◆ Instructions to follow ◆
Every line below from the one containing "[camera trap, expert-labeled]" through the one containing "common name: mouse" must be transcribed exactly. Omit all lines outside that stretch.

Stored items
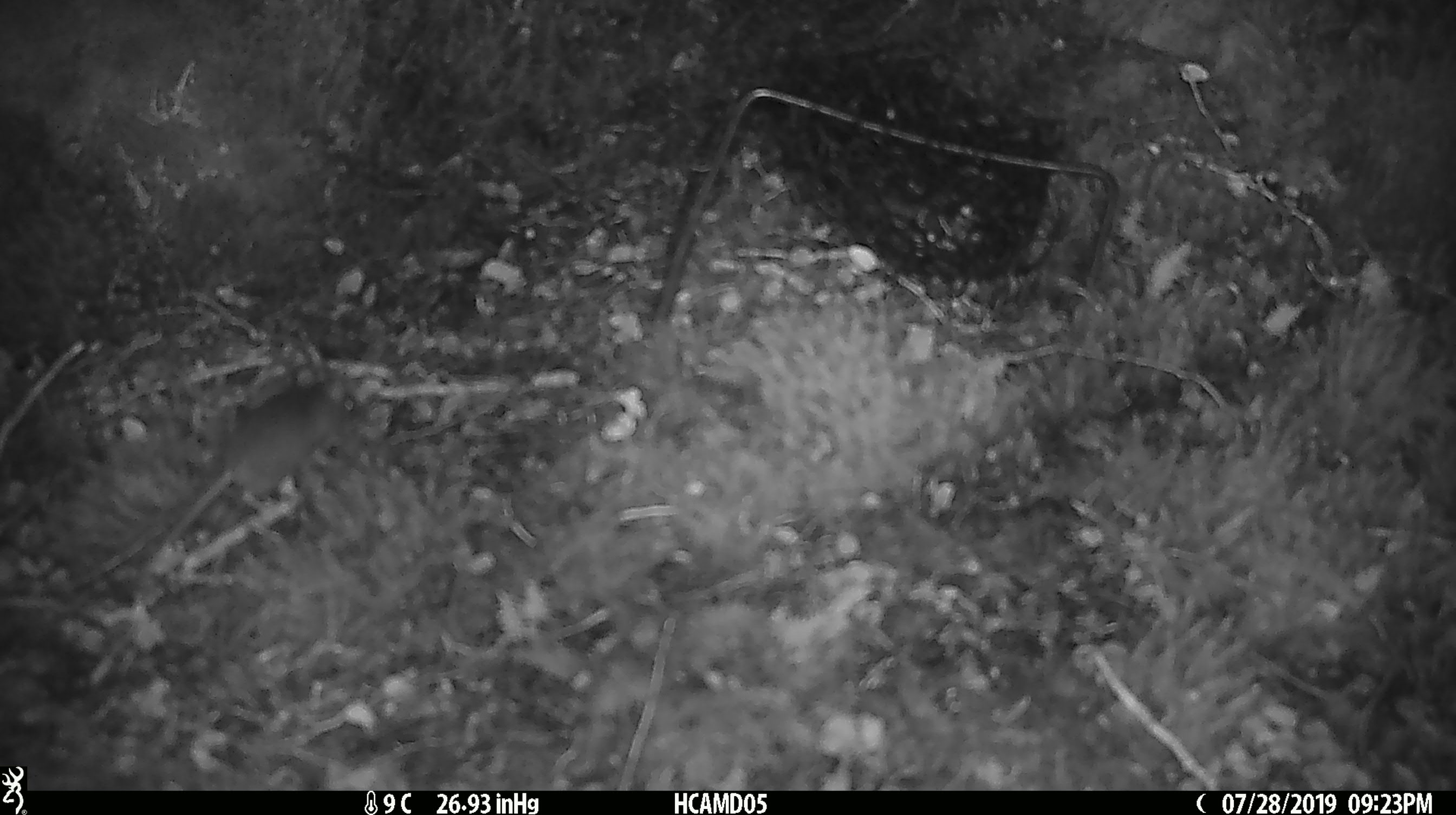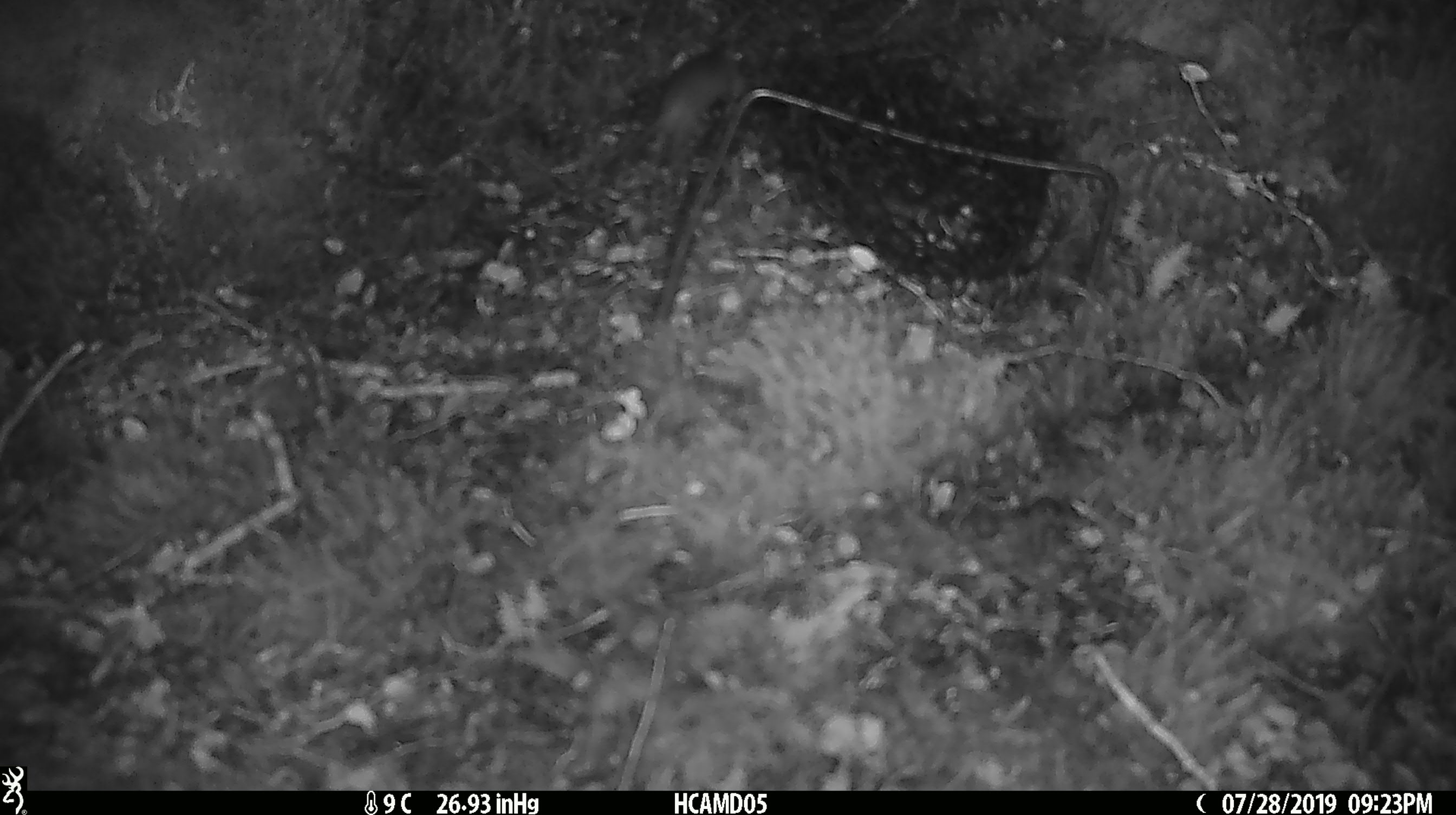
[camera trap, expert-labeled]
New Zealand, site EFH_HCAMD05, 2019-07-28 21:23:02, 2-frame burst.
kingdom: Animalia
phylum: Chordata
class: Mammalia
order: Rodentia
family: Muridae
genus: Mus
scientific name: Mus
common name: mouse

--

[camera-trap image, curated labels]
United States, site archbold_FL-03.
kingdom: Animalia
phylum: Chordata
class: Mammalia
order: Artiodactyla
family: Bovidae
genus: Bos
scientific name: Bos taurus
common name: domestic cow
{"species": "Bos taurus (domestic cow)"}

* * *

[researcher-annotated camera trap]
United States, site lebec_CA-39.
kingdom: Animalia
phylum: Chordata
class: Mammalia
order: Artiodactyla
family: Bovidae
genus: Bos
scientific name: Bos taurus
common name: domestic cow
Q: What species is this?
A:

◆ Result of the exercise ◆
[camera trap, expert-labeled]
New Zealand, site EFH_HCAMD05, 2019-07-28 21:23:02, 2-frame burst.
kingdom: Animalia
phylum: Chordata
class: Mammalia
order: Rodentia
family: Muridae
genus: Mus
scientific name: Mus
common name: mouse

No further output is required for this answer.